*DOCUMENT SECTION*.
** START **

Wikidata:Development plan

From Wikidata
Jump to: navigation, search

Development
Plan

Status
Updates

Paper
Cuts

UI Redesign
Input

Contact
the development team


This is the Wikidata development plan for 2014+. It is ordered by when items will likely be started. Some of these things are already being worked on.

Access for remaining sister projects[edit]

The remaining sister projects have access to sitelinks and data via Wikidata. The roll-out is staged to allow the communities to adapt. The planned order is:

  • Wikisource yellow tickY Partly Done
    • Sitelinks: ✓ Done
    • Data: 25.2.2014 ✓ Done
    • Oldwikisource not done yet (see Bugzilla62717)
    • Edition interwiki links not done yet
  • Wikiquote
    • Sitelinks: 08.04.2014 ✓ Done
    • Data: 10.06.2014 ✓ Done
  • Wikinews
  • Commons (not including file metadata!)
    • Sitelinks: ✓ Done
  • Wikibooks
  • Wikiversity
  • Meta, MediaWiki, Wikispecies, Incubator

Not to be done (yet)[edit]

  • Wiktionary

Quantities[edit]

bugzilla:54318

Users are able to enter quantitative data in Wikidata and re-use it on the clients as well as outside of Wikimedia. It is possible to express statements like “Berlin has an estimated population of 3,397,469 (+/-100) as of 31 July 2013” or “Berlin has an area of 891.85 km2”. At first only unitless quantities are supported. In a later deployment a small number of units are added and expanded in future deployments. When viewing an item with such quantitative data, the user sees these according to local conventions (decimal separator, unit conversion). On the client this data is accessed via the parser function and Lua and also shown according to the content language. The API provides a way to access the data in the preferred format of the request sender.

  • Unitless ✓ Done
  • With units ?

Not to be done (yet)[edit]

  • Letting users add arbitrary units
  • Currency conversion (Conversion rates and the value of a single currency change over time. That is very complex to model.)

Badges[edit]

bugzilla:40810

Some clients want to give badges to their articles. This includes things like “good article”, “featured article” and the importance and quality of an article. This data is stored on the corresponding Wikidata item. Each sitelink can initially have zero or one badge attached to it - more later. The user can set and change a badge by selecting one from a list of pre-defined batches on the item page or via the API. On the client some of the badges are shown in the list of language links in the sidebar. Badges can be accessed via the API and Lua.

Technical details[edit]

These badges correspond to Wikidata items.

Simple queries[edit]

bugzilla:52385

Users are able to pose simple queries to Wikidata via a SpecialPage as well as the API. Wikidata can answer queries like “What has the ISBN 2-01-202705-9” or “What has the capital Paris”. These queries are restricted to one property/value pair and return a list of items. The returned result only includes items where the statement is marked as preferred. These queries are most useful for use with one of the many identifiers in Wikidata that connect the knowledge base to other databases.

Not to be done[edit]

  • Querying for sources or qualifiers

Things to keep in mind[edit]

Some data types are easier to query than others. Time, Geo and Quantity values require range queries. For the Item and String data types, simple equality is sufficient.

** END **

*SHORT EXERCISE 1*. Reproduce the passage of the Wikidata development plan starting at "bugzilla:40810" and ending at "to Wikidata items.", substituting "navigation panel" for "sidebar".
*SHORT EXERCISE 2*. Express the rows as a Markdown table with the columns No. and Text, starting at the line containing "How far is (x=416, y=300)" and ending at the last line of the rows. Give each line a number, and leave out blank lines.
The development plan above and the rows below come from unrelated sources.

*MATERIAL FOR THE TASK*.
** START **

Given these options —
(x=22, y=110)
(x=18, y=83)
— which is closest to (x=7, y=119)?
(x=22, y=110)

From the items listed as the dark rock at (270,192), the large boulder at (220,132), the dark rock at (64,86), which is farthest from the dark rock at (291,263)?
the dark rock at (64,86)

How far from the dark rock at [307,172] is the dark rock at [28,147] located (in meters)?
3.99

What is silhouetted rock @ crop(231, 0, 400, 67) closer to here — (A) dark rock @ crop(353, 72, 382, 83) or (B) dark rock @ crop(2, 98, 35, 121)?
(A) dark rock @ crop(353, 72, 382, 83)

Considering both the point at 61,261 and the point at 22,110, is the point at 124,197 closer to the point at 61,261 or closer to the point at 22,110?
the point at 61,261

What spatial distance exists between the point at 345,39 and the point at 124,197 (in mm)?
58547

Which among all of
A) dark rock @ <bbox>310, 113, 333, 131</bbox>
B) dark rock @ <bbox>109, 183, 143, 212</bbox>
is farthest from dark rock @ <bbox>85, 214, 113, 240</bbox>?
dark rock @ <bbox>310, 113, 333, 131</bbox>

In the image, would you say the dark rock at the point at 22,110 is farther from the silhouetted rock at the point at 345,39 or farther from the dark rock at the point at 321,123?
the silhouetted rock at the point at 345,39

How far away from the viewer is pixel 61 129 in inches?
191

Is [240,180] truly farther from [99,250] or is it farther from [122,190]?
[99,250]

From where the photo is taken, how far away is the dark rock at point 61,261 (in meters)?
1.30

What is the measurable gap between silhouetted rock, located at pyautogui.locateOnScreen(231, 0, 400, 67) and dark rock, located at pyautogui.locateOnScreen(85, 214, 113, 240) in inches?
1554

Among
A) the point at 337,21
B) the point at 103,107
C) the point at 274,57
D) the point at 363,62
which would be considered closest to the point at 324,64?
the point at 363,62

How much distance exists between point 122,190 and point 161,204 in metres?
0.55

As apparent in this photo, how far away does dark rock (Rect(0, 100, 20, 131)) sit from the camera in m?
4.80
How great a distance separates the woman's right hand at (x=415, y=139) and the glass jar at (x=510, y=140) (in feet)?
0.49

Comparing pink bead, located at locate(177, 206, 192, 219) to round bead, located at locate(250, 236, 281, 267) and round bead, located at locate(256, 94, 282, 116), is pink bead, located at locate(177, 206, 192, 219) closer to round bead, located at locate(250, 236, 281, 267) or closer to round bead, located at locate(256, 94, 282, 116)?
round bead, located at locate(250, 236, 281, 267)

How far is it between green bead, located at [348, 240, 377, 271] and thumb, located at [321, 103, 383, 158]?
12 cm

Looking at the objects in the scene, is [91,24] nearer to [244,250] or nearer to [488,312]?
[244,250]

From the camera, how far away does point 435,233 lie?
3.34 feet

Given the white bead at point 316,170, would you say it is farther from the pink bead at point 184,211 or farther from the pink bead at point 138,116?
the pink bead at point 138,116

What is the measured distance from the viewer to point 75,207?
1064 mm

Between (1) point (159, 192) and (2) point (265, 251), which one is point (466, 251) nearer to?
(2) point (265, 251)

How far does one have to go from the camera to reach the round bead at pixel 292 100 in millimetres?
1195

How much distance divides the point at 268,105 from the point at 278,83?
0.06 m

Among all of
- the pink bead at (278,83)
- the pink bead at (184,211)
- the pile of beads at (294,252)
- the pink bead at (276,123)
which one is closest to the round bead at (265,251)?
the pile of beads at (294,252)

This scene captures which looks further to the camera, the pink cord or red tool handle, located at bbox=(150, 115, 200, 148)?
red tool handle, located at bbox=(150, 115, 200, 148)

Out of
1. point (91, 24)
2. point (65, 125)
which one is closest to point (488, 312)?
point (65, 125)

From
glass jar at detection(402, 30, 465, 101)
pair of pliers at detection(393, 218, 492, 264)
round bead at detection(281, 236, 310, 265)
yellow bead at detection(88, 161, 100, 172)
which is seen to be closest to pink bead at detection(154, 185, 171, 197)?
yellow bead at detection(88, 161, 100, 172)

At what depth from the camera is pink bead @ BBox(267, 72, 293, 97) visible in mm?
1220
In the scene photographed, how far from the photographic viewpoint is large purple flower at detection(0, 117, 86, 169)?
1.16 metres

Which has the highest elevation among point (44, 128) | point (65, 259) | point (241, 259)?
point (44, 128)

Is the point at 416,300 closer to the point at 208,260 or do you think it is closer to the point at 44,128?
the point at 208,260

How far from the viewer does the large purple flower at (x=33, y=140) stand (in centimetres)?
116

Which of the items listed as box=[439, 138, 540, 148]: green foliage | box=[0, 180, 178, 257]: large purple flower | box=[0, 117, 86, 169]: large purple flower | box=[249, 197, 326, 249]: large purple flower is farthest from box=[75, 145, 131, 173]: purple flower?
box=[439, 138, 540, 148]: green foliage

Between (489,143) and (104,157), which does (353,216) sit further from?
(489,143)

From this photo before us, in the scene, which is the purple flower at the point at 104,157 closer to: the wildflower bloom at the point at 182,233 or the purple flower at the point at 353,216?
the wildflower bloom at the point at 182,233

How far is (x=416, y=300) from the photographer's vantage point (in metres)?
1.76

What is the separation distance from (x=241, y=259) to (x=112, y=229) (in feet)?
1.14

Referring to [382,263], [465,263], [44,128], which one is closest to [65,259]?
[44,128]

** END **

*WRITTEN REPLY 1*.
bugzilla:40810

Some clients want to give badges to their articles. This includes things like “good article”, “featured article” and the importance and quality of an article. This data is stored on the corresponding Wikidata item. Each sitelink can initially have zero or one badge attached to it - more later. The user can set and change a badge by selecting one from a list of pre-defined batches on the item page or via the API. On the client some of the badges are shown in the list of language links in the navigation panel. Badges can be accessed via the API and Lua.

Technical details[edit]

These badges correspond to Wikidata items.

*WRITTEN REPLY 2*.
| No. | Text |
|---|---|
| 1 | How far is (x=416, y=300) from the photographer's vantage point (in metres)? |
| 2 | 1.76 |
| 3 | What is the separation distance from (x=241, y=259) to (x=112, y=229) (in feet)? |
| 4 | 1.14 |
| 5 | Referring to [382,263], [465,263], [44,128], which one is closest to [65,259]? |
| 6 | [44,128] |